As we are handling historic, time-based data, the user could be given the opporutinity to set the speed of an animation, that shows the changes in temperature as time moves on. The user could also use a slider to navigate through the years.

A totally different interactive visualization could be done if datasets from all available stations would be loaded, together with the geo-positon of the station. The user could select on a world map either one station or mark a region (draw a rectangle/circle/free-hand) and then see the averaged values of all those stations in one diagram.

Mockups

3.3 Marco

How big data sets are reasonable to load in d3 visualizations?

In order to answer these questions, I’d like to separate the problem into technical and practical issues that arise with certain sizes of data sets.

From the technical perspective, we have to consider that JavaScript is executed on the client side. Therefore, the amount of data the client can handle depends on the machine running the client, as well as the client and its JavaScript engine itself. This especially holds if tje dataset consists of a very large amount of data points, or if the data set is used in a visualization which requires a lot of calculations, e.g. graphically demanding visualizations.

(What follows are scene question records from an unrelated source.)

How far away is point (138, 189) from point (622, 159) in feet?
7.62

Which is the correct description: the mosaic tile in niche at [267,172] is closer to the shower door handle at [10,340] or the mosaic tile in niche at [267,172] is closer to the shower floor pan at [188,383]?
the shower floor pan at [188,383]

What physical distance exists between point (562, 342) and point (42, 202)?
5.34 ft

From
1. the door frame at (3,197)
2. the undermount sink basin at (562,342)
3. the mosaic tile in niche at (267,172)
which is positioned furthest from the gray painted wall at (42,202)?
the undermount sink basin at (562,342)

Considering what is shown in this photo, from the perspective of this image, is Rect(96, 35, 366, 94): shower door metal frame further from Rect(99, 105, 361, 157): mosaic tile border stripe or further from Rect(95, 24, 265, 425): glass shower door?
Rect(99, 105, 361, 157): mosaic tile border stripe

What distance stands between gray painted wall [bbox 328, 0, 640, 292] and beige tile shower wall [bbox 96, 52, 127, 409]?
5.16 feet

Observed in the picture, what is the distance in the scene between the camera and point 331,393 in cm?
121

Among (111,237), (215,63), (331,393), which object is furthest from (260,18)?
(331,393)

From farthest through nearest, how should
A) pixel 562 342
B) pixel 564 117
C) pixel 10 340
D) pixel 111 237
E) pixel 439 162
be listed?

From the practical perspective, the most important issue is that the user is not getting lost in a huge amount of data points. Again, this highly depends on the visualization itself. For instance, a scatterplot can display a huge amount of data points and the user can still see clusters or regressions. However, if the regression is plotted as well, the data-points may obscure the visibility of the regression line.

What types of visualizations does a limit like that exclude?

This limitation excludes data that is very large considering the size in memory, e.g. image or video data. Data sets that include a vast amount of features, e.g. Markov chains of huge textual datasets.

Additionally, raw/unprocessed display of big data is excluded, which is often not particularly useful anyway.

Give examples of visualizations that must be based on large data sets and discuss how they deal with this.

I was unable to find examples at this time. Perhaps my understanding of what constitutes a large dataset is too restrictive. However, following I am describing techniques that can help with the issue of large data sets.

One can deal with large data sets in different ways. One way of doing it is to reduce the size of the data sets as a pre-processing step. This can be done by sampling or by convolution.

The sampling method can vary vastly, so the choice is important. If the data itself is very similar, the sampling method may be very simple and choose every n-th data point. If the choice of data points can have a bigger impact on the meaning of the data, one has to choose a more sophisticated method, taking into account the properties of the dataset. This can be done by some machine learning methods, such as Principle Component Analysis (PCA), or and method that provides feature reduction. If only a certain part of the data is important, one could simply focus on this particular part and visually hint that there is more, but this part is the most important.

Equally important is the choice for a convolution method. A simple example would be to calculate the mean over several data points, thus reduce the size by a factor equal to the number of data points included in the new mean value.

Another way of dealing with visualizations of huge data sets is to use non-interactive visualizations and render them into pixel graphics or even videos. This task can be done by high performance systems. Contrary to vector graphics, which still require the client to render each element, pixel graphics do not require much effort to be displayed. Unfortunately, they cannot be enlarged without quality loss.

Could you have reduced the size of the data sets in this assignment?

Yes, and actually the NASA already did exactly this in their own visualizations. They have calculated the mean of the temperatures for each year, and in the dataset itself even for each season. However, for this assignment only the mean did not seem very enlightening and the sizes of the data sets were quite manageable, so that we could process the monthly data on the fly.